I go to confession after Mass the Thursday before Easter. It isn’t glamorous or dark the way the movies would have you believe. It doesn’t smell like sandalwood, and there are no flickering candles casting holy shadows on the walls. I want this to be beautiful, I think. I feel like it would be easier if it were beautiful. Instead, Father Joe and I sit face to face in folding chairs under florescent lights, and he smiles at me. At first, I talk in generalities, avoid what’s difficult: I’m too motivated by physical beauty. I’m prone to gossip and to judgement. I like food and drink to the point of gluttony. But I work my way up to my greatest shame: I fear that my anger at God, and at my body, has made me selfish and sometimes even wicked. I lay out a litany of ways I have been cruel throughout my life, ending with that July my mother and I lay in bed and I hurt her just so I could watch her hurt, just so someone else might be in pain alongside me.

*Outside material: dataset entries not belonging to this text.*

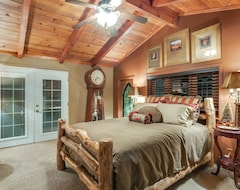 Cijela kuća/apartman Exquisite Log Cabin Nestled On 10 Acres (Loomis, Sjedinjene Američke Države)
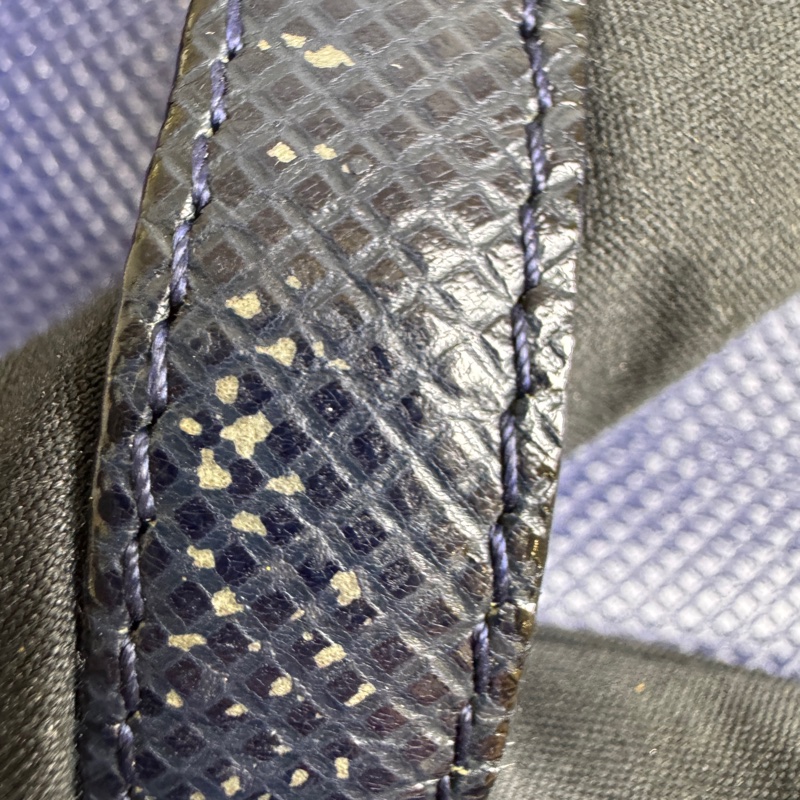 Bottega Veneta 藍黑雙色復古手提包-31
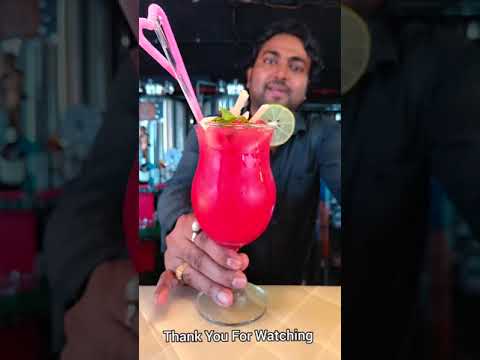 How To Make a Strawberry Delight Mocktail 🍹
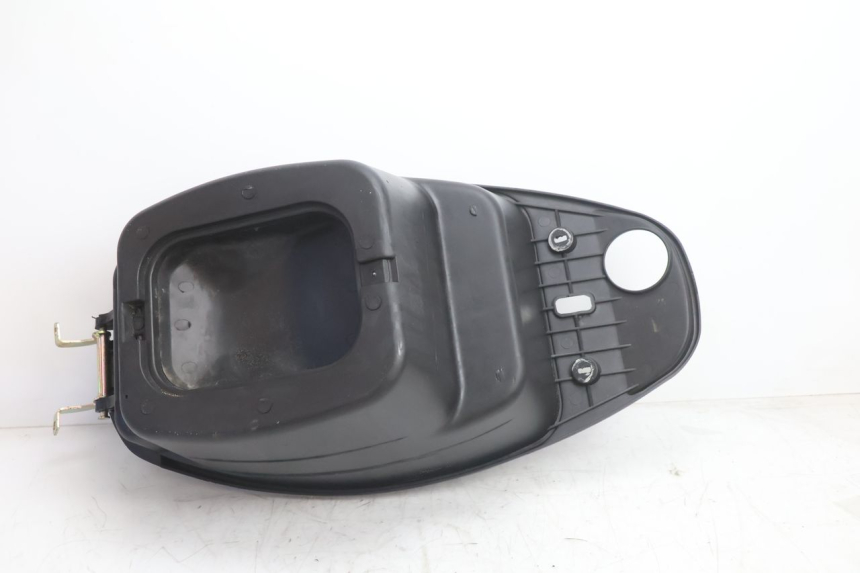 photo de COFFRE SELLE VASTRO STREET S 50 (2016 - 2021) - État de surface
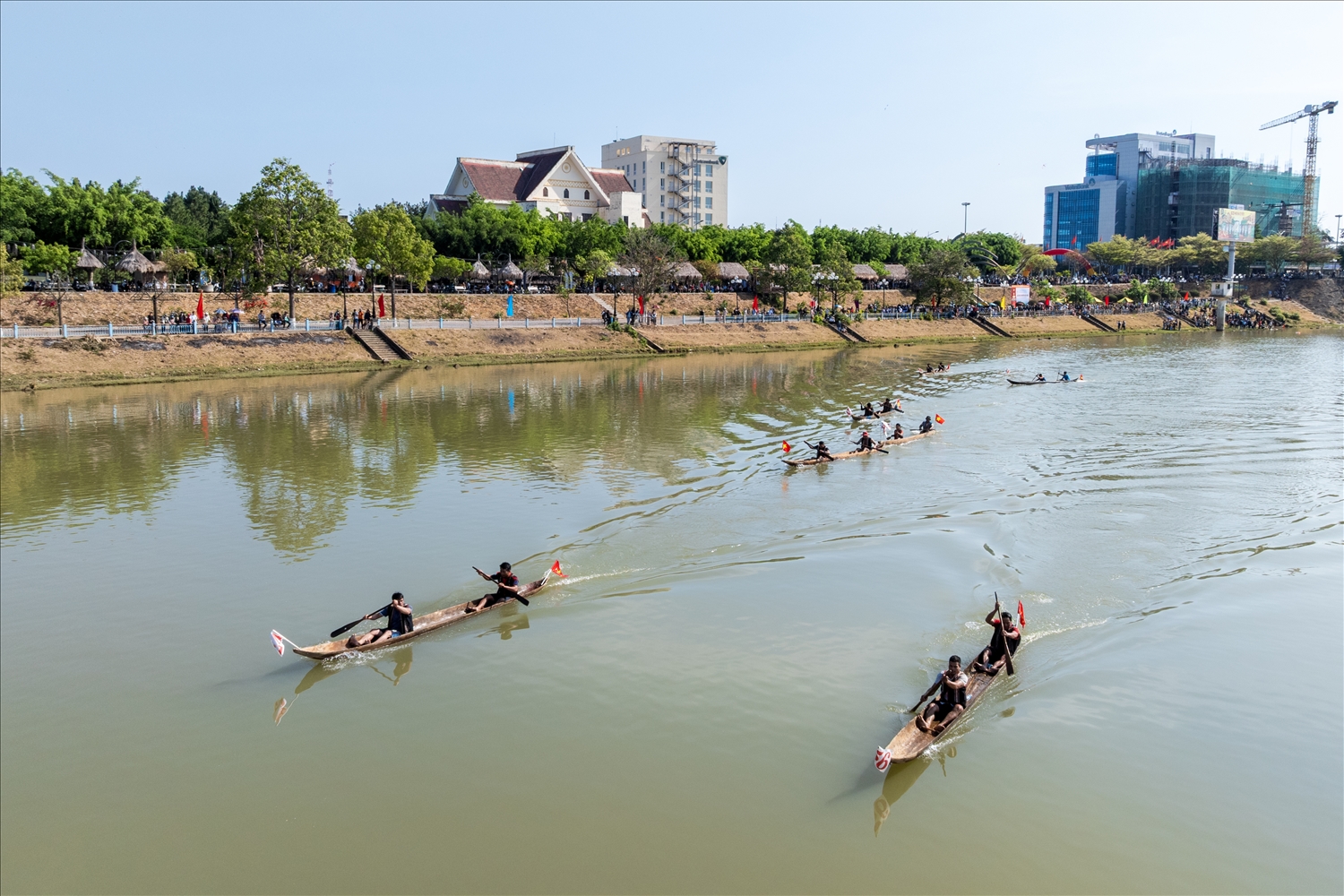 Thuyền độc mộc gắn bó lâu đời với đời sống của đồng bào DTTS ở Kon Tum và hằng năm các địa phương đều tổ chức giải đua thuyền để góp phần bảo tồn văn hóa truyền thống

“I hated her,” I say. “I hated God. I swore he wasn’t real.”
When we’re confirmed in the church we are allowed to pick a saint’s name. I know the first time Father Joe mentions it that I want to pick Francis, and hear the echo of my sister’s name inside my own, some small way to make my real sense of her presence manifest.
It’s not until after confession that I feel like I can say that aloud to anyone.
Bent body. Lamb.
Easter Sunday, I don’t give a damn about my faltering body stumbling down the aisle toward the Eucharist.
“From now on you will be called Francis.”
Bent body. Lamb.
I am fearfully and wonderfully made.